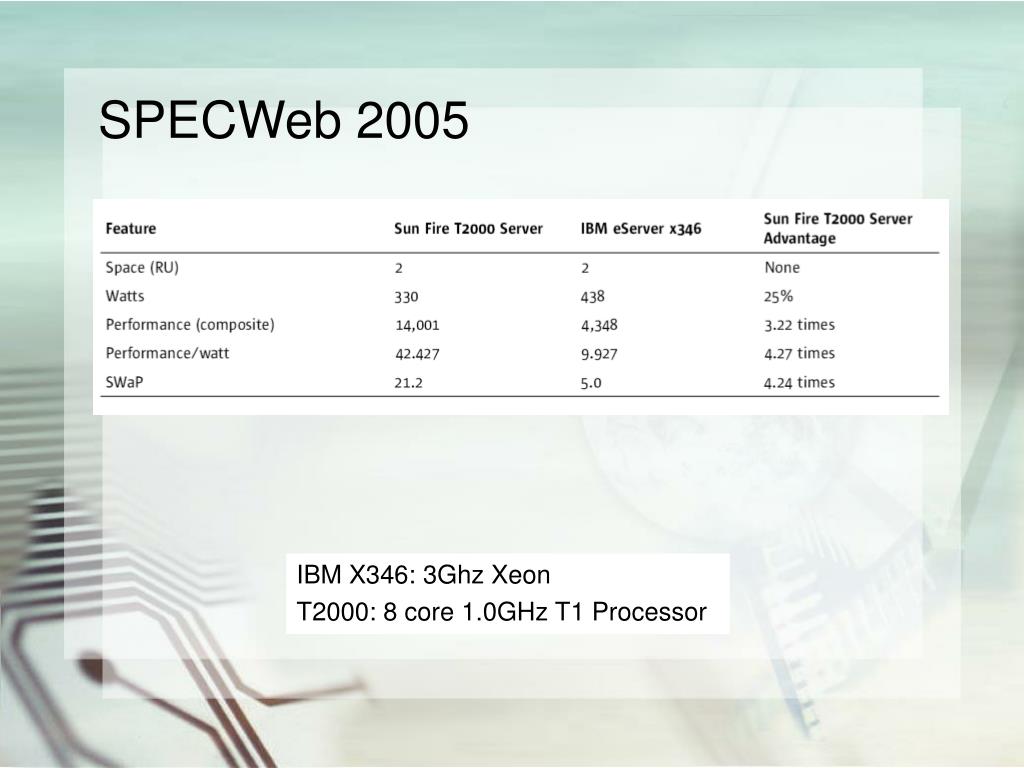 SPECWeb 2005

| Feature | Sun Fire T2000 Server | IBM eServer x346 | Sun Fire T2000 Server Advantage |
|---|---|---|---|
| Space (RU) | 2 | 2 | None |
| Watts | 330 | 438 | 25% |
| Performance (composite) | 14,001 | 4,348 | 3.22 times |
| Performance/watt | 42.427 | 9.927 | 4.27 times |
| SWaP | 21.2 | 5.0 | 4.24 times |

IBM X346: 3Ghz Xeon
T2000: 8 core 1.0GHz T1 Processor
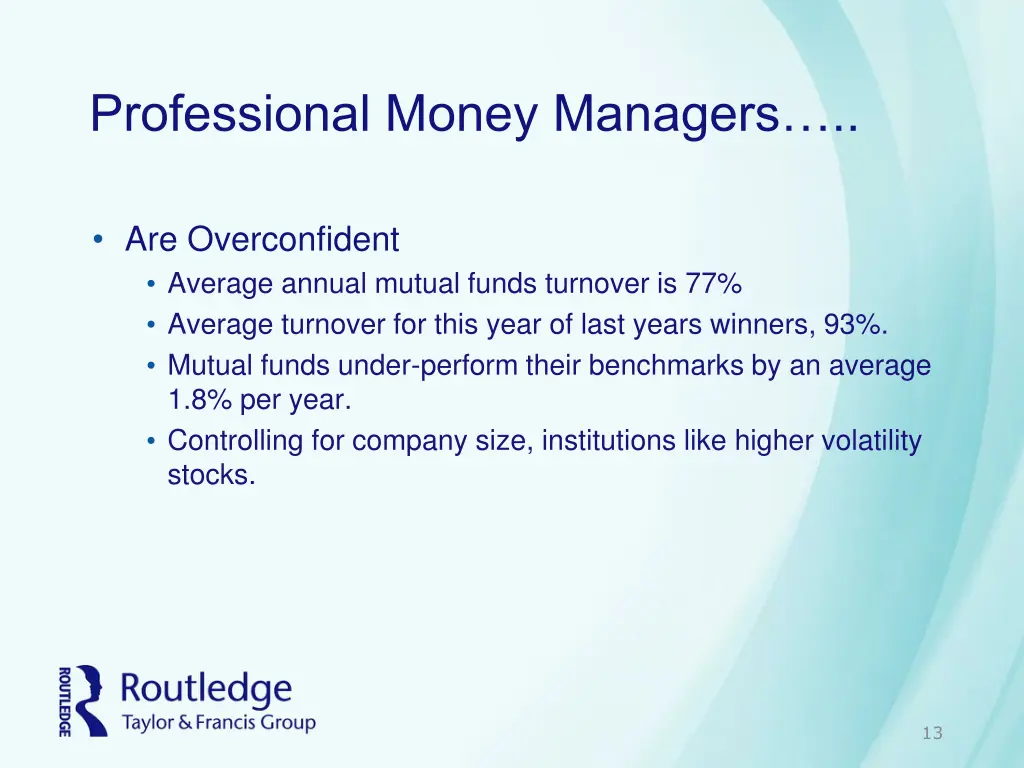 Professional Money Managers…..

• Are Overconfident
  • Average annual mutual funds turnover is 77%
  • Average turnover for this year of last years winners, 93%.
  • Mutual funds under-perform their benchmarks by an average 1.8% per year.
  • Controlling for company size, institutions like higher volatility stocks.

ROUTLEDGE
Routledge
Taylor & Francis Group

13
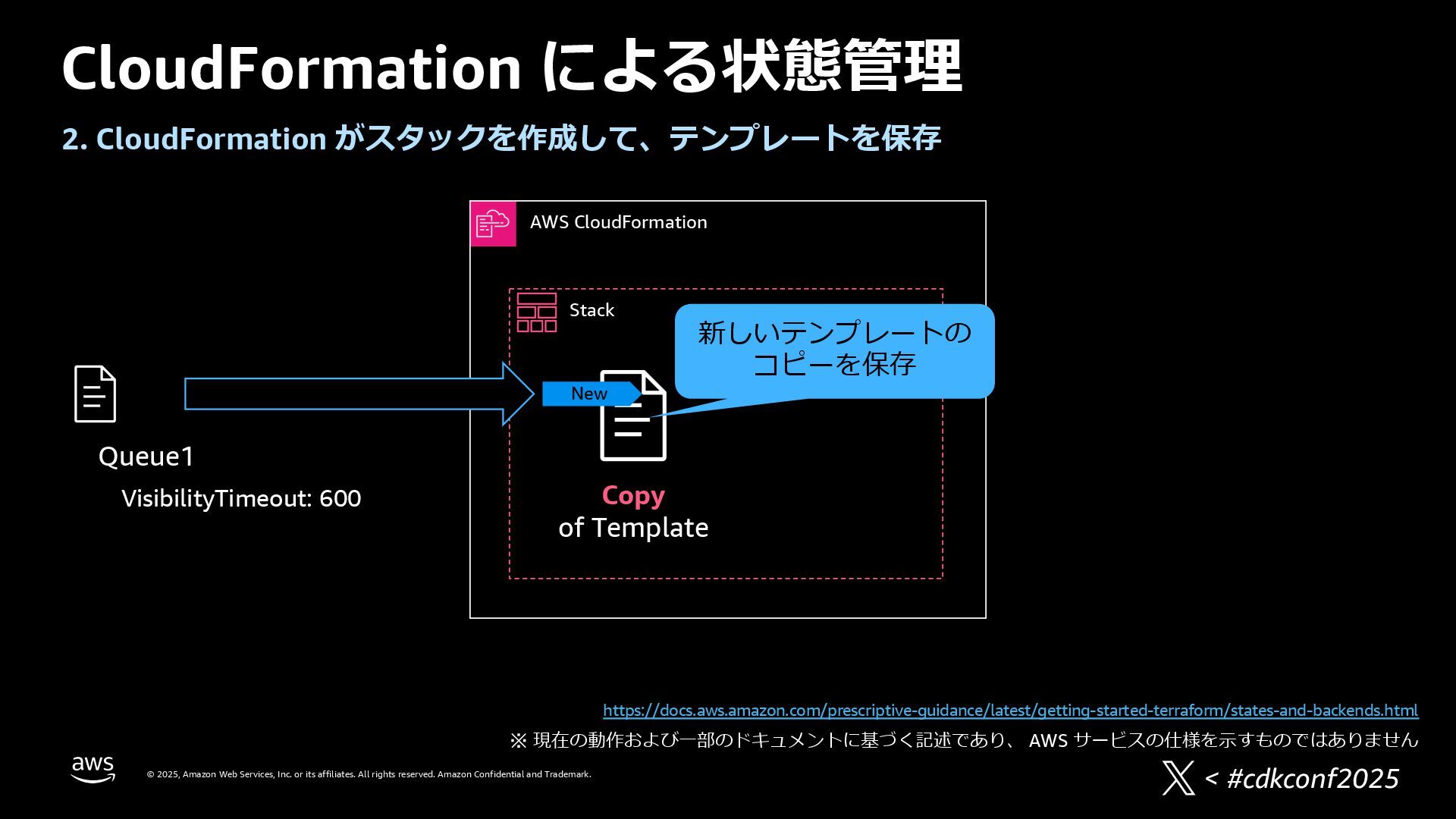 CloudFormation による状態管理

2. CloudFormation がスタックを作成して、テンプレートを保存

AWS CloudFormation

Stack

新しいテンプレートのコピーを保存

New

Queue1

VisibilityTimeout: 600

Copy
of Template

https://docs.aws.amazon.com/prescriptive-guidance/latest/getting-started-terraform/states-and-backends.html

※ 現在の動作および一部のドキュメントに基づく記述であり、 AWS サービスの仕様を示すものではありません

aws

© 2025, Amazon Web Services, Inc. or its affiliates. All rights reserved. Amazon Confidential and Trademark.

< #cdkconf2025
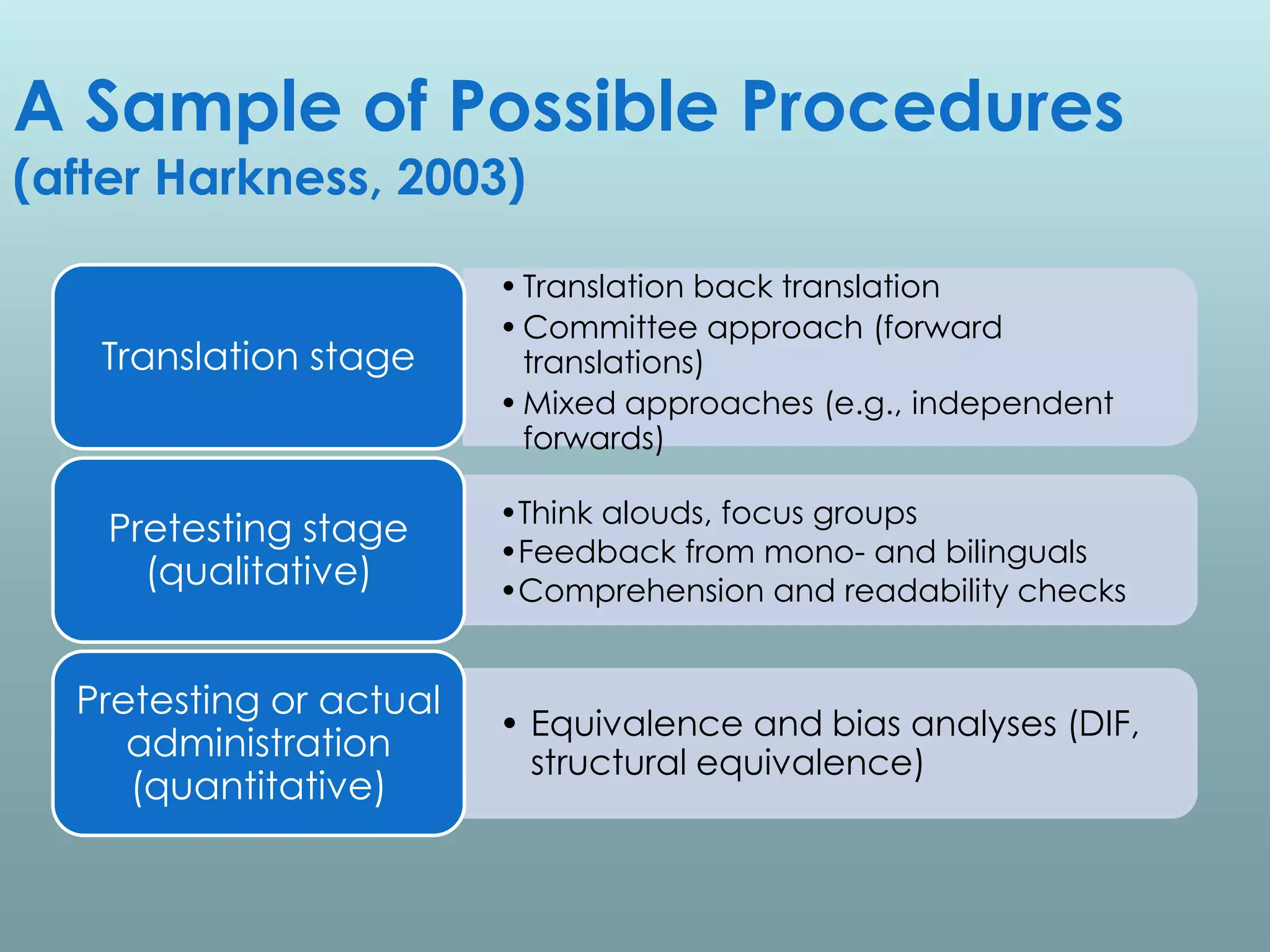 A Sample of Possible Procedures
(after Harkness, 2003)

Translation stage

• Translation back translation
• Committee approach (forward translations)
• Mixed approaches (e.g., independent forwards)

Pretesting stage (qualitative)

• Think alouds, focus groups
• Feedback from mono- and bilinguals
• Comprehension and readability checks

Pretesting or actual administration (quantitative)

• Equivalence and bias analyses (DIF, structural equivalence)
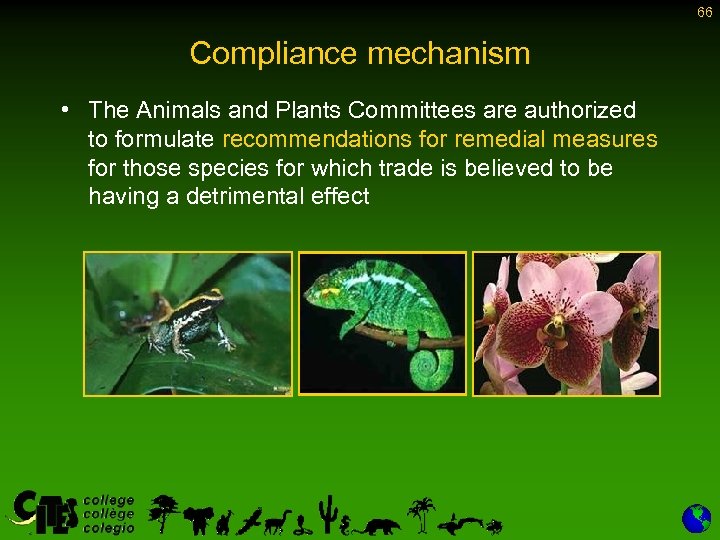 66

Compliance mechanism

• The Animals and Plants Committees are authorized to formulate recommendations for remedial measures for those species for which trade is believed to be having a detrimental effect

CITES college collège colegio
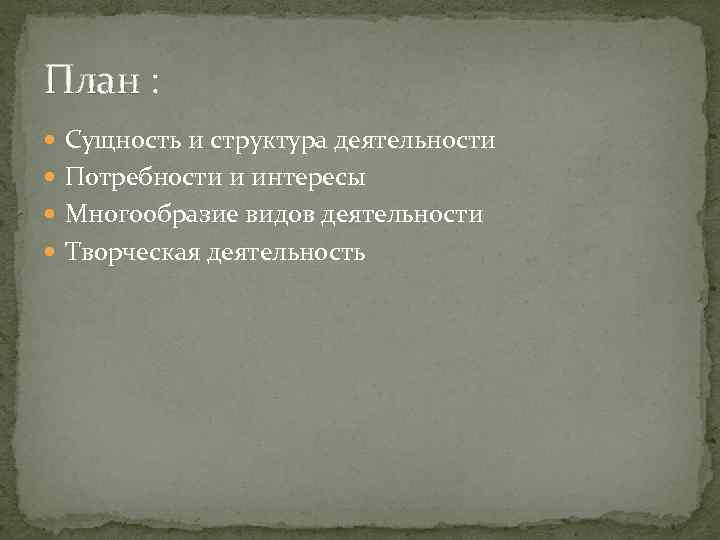 План :

Сущность и структура деятельности
Потребности и интересы
Многообразие видов деятельности
Творческая деятельность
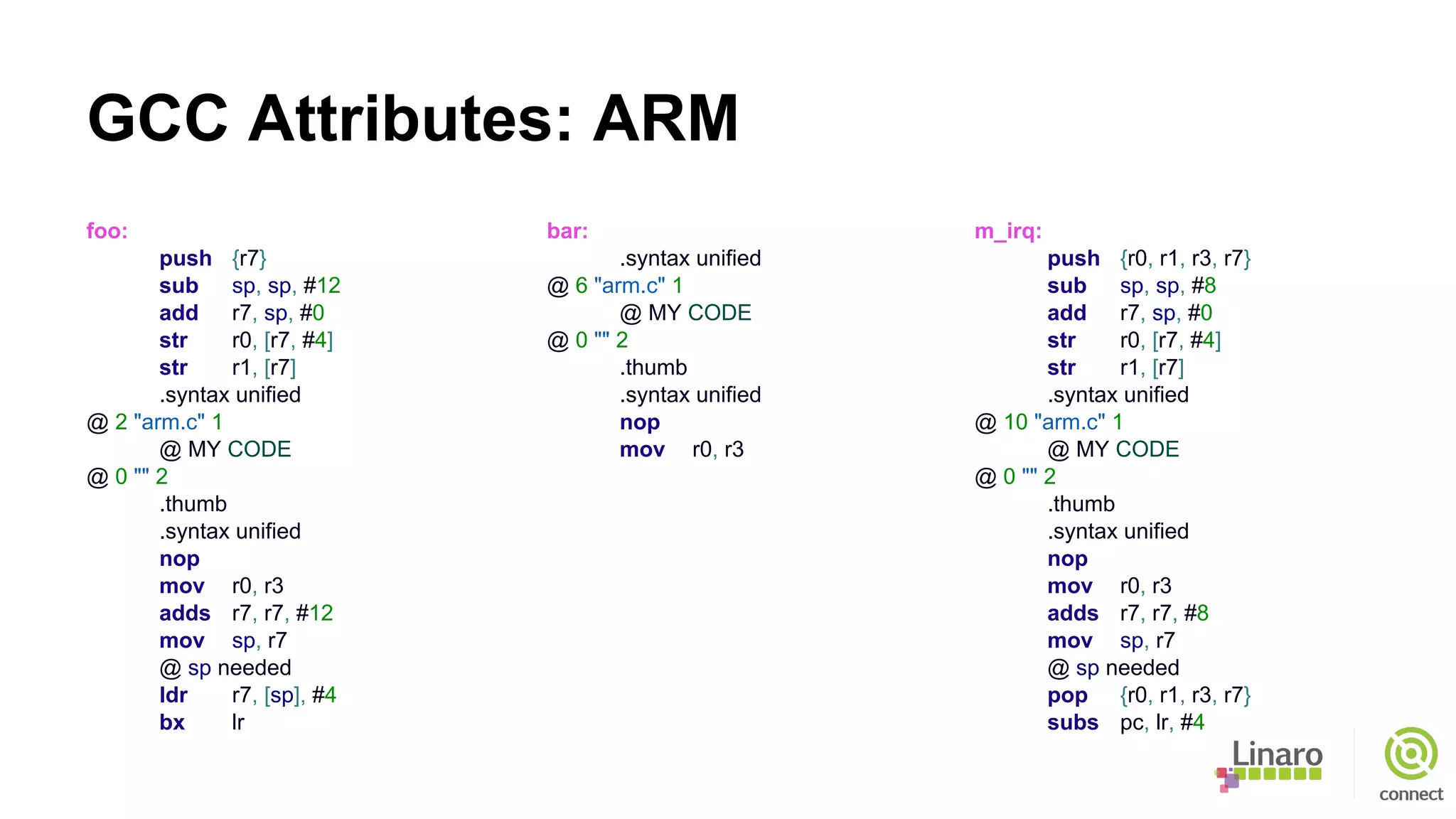 GCC Attributes: ARM

foo:
push {r7}
sub sp, sp, #12
add r7, sp, #0
str r0, [r7, #4]
str r1, [r7]
.syntax unified
@ 2 "arm.c" 1
@ MY CODE
@ 0 "" 2
.thumb
.syntax unified
nop
mov r0, r3
adds r7, r7, #12
mov sp, r7
@ sp needed
ldr r7, [sp], #4
bx lr

bar:
.syntax unified
@ 6 "arm.c" 1
@ MY CODE
@ 0 "" 2
.thumb
.syntax unified
nop
mov r0, r3

m_irq:
push {r0, r1, r3, r7}
sub sp, sp, #8
add r7, sp, #0
str r0, [r7, #4]
str r1, [r7]
.syntax unified
@ 10 "arm.c" 1
@ MY CODE
@ 0 "" 2
.thumb
.syntax unified
nop
mov r0, r3
adds r7, r7, #8
mov sp, r7
@ sp needed
pop {r0, r1, r3, r7}
subs pc, lr, #4

Linaro
connect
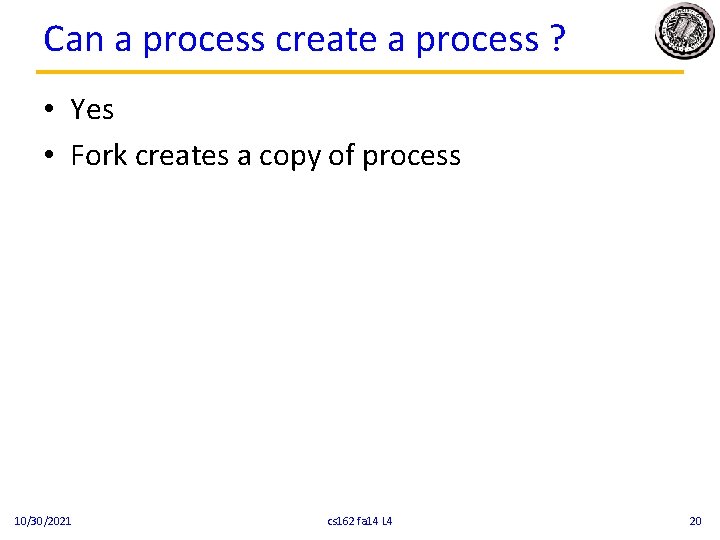 Can a process create a process ?

• Yes
• Fork creates a copy of process

10/30/2021 cs162 fa14 L4 20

○ ○ ○

# [Your instructions]
Go through the entries above and output them exactly, without pictures.

# [Response box]
 SPECWeb 2005

| Feature | Sun Fire T2000 Server | IBM eServer x346 | Sun Fire T2000 Server Advantage |
|---|---|---|---|
| Space (RU) | 2 | 2 | None |
| Watts | 330 | 438 | 25% |
| Performance (composite) | 14,001 | 4,348 | 3.22 times |
| Performance/watt | 42.427 | 9.927 | 4.27 times |
| SWaP | 21.2 | 5.0 | 4.24 times |

IBM X346: 3Ghz Xeon
T2000: 8 core 1.0GHz T1 Processor
 Professional Money Managers…..

• Are Overconfident
  • Average annual mutual funds turnover is 77%
  • Average turnover for this year of last years winners, 93%.
  • Mutual funds under-perform their benchmarks by an average 1.8% per year.
  • Controlling for company size, institutions like higher volatility stocks.

ROUTLEDGE
Routledge
Taylor & Francis Group

13
 CloudFormation による状態管理

2. CloudFormation がスタックを作成して、テンプレートを保存

AWS CloudFormation

Stack

新しいテンプレートのコピーを保存

New

Queue1

VisibilityTimeout: 600

Copy
of Template

https://docs.aws.amazon.com/prescriptive-guidance/latest/getting-started-terraform/states-and-backends.html

※ 現在の動作および一部のドキュメントに基づく記述であり、 AWS サービスの仕様を示すものではありません

aws

© 2025, Amazon Web Services, Inc. or its affiliates. All rights reserved. Amazon Confidential and Trademark.

< #cdkconf2025
 A Sample of Possible Procedures
(after Harkness, 2003)

Translation stage

• Translation back translation
• Committee approach (forward translations)
• Mixed approaches (e.g., independent forwards)

Pretesting stage (qualitative)

• Think alouds, focus groups
• Feedback from mono- and bilinguals
• Comprehension and readability checks

Pretesting or actual administration (quantitative)

• Equivalence and bias analyses (DIF, structural equivalence)
 66

Compliance mechanism

• The Animals and Plants Committees are authorized to formulate recommendations for remedial measures for those species for which trade is believed to be having a detrimental effect

CITES college collège colegio
 План :

Сущность и структура деятельности
Потребности и интересы
Многообразие видов деятельности
Творческая деятельность
 GCC Attributes: ARM

foo:
push {r7}
sub sp, sp, #12
add r7, sp, #0
str r0, [r7, #4]
str r1, [r7]
.syntax unified
@ 2 "arm.c" 1
@ MY CODE
@ 0 "" 2
.thumb
.syntax unified
nop
mov r0, r3
adds r7, r7, #12
mov sp, r7
@ sp needed
ldr r7, [sp], #4
bx lr

bar:
.syntax unified
@ 6 "arm.c" 1
@ MY CODE
@ 0 "" 2
.thumb
.syntax unified
nop
mov r0, r3

m_irq:
push {r0, r1, r3, r7}
sub sp, sp, #8
add r7, sp, #0
str r0, [r7, #4]
str r1, [r7]
.syntax unified
@ 10 "arm.c" 1
@ MY CODE
@ 0 "" 2
.thumb
.syntax unified
nop
mov r0, r3
adds r7, r7, #8
mov sp, r7
@ sp needed
pop {r0, r1, r3, r7}
subs pc, lr, #4

Linaro
connect
 Can a process create a process ?

• Yes
• Fork creates a copy of process

10/30/2021 cs162 fa14 L4 20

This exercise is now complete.